§ **EXERCÍCIOS A RESOLVER**:
1. No excerto dos depoimentos, que quilometragem tinha o veículo, segundo a testemunha G..., quando o importou de França?
2. Reproduza o trecho do excerto dos depoimentos desde "Por F..., mulher" até "em 110/112 mil.", inclusive.
3. Prossiga o excerto dos depoimentos a partir do ponto em que termina.

§ **EXCERTO SELECIONADO**:
········

Por F..., mulher do réu, declarou que nunca pediram o livro de revisões ao marido nem nunca falaram da quilometragem do carro, a não ser posteriormente à venda, quando o gerente da autora telefonou ao seu marido a dar conta de que a quilometragem do carro estava alterada.

Mais referiu que o réu não percebe de mecânica e questionada porque motivo o mesmo prescindiu da garantia do carro disse que “são burrices que se fazem, pensava que o carro estava bom”.

Por último, a testemunha G..., pessoa a quem o réu adquiriu o veículo em causa, disse que quando o importou de França, este tinha “cento e tal mil kms”, o que concretizou em 110/112 mil.

Não se lembra se o veículo vinha acompanhado do livro de revisões, nem se recorda se alguém da autora lhe ligou a perguntar a quilometragem do carro mas que o réu, posteriormente, lhe disse que o carro tinha mais quilometragem do que a que indicava e que “já não queria o carro”.

········

§ **SECÇÃO DE MATERIAL**:
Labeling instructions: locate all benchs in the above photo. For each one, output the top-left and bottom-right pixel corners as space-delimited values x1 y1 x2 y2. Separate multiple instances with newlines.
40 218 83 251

········

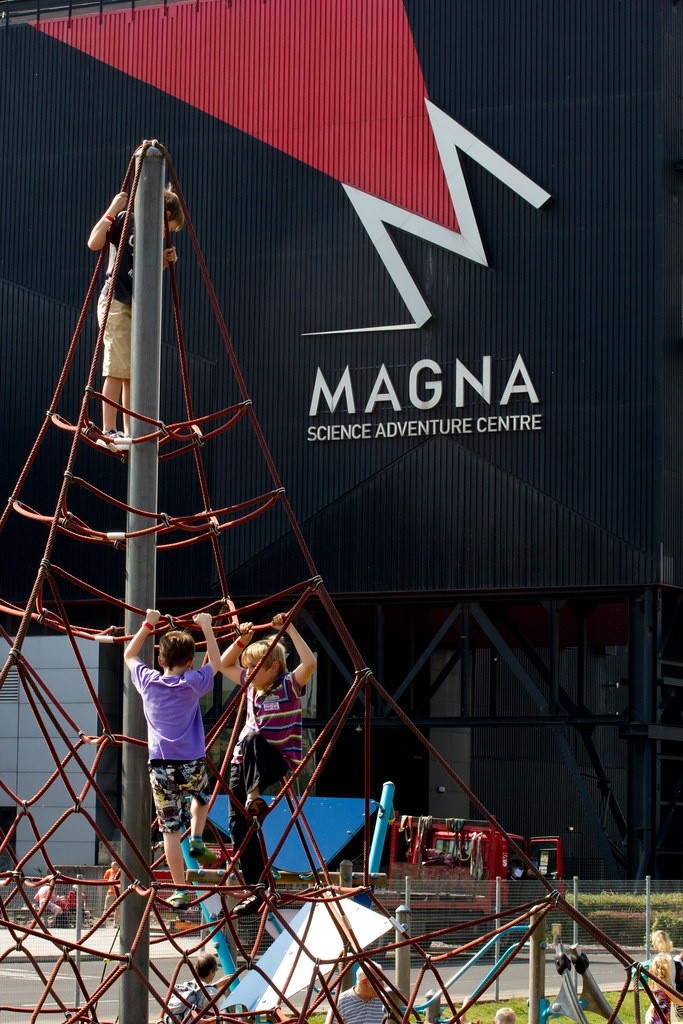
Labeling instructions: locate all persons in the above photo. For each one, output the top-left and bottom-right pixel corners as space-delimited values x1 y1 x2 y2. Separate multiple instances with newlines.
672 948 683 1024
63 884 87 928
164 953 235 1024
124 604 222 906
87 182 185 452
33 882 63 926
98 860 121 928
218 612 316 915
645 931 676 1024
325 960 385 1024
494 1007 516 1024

········

§ **RESPOSTAS POR TAREFA**:
1. Tinha "cento e tal mil kms", que a testemunha concretizou em 110/112 mil.

2.
Por F..., mulher do réu, declarou que nunca pediram o livro de revisões ao marido nem nunca falaram da quilometragem do carro, a não ser posteriormente à venda, quando o gerente da autora telefonou ao seu marido a dar conta de que a quilometragem do carro estava alterada.

Mais referiu que o réu não percebe de mecânica e questionada porque motivo o mesmo prescindiu da garantia do carro disse que “são burrices que se fazem, pensava que o carro estava bom”.

Por último, a testemunha G..., pessoa a quem o réu adquiriu o veículo em causa, disse que quando o importou de França, este tinha “cento e tal mil kms”, o que concretizou em 110/112 mil.

3.
Vendeu-o ao réu sem garantia, em função do que lhe fez um desconto de cerca de 4.000 mil euros, o que o levou a pensar que o réu percebia de mecânica.

Questionado acerca do desconto efectuado na venda ao réu, referiu que foi por o ter vendido sem garantia, mas não deu explicação convincente para tão grande desconto, quando confrontado com a afirmação que fez de que o carro aparentava não ter problemas e ter sido inspeccionado recentemente, obtendo matrícula portuguesa.

 

Analisando criticamente todos estes depoimentos e tendo, também, por referência a fundamentação dada pela M.ma Juiz para a formação da sua convicção acerca da factualidade dada por apurada, somos de opinião que o recurso interposto, no que toca à matéria de facto, é de improceder.

Efectivamente, só se concebe que o réu compre dois carros usados (e para mais importados) prescindindo da legal garantia, por ter conhecimentos de automóveis e da respectiva mecânica, através da simples visualização e experimentação dos mesmos.

Só concluindo que o poderia fazer sem grandes riscos é que o réu poderia prescindir da garantia, o que implica que “soubesse o que estava a fazer”, para mais, tendo-o feito em relação aos dois Mercedes referidos nos autos.

Daí que também é plausível que após algum uso, o réu viesse a ter a forte convicção de que a quilometragem do carro era superior à indicada, o que motivou que, logo um mês após a compra se tenha querido livrar dele.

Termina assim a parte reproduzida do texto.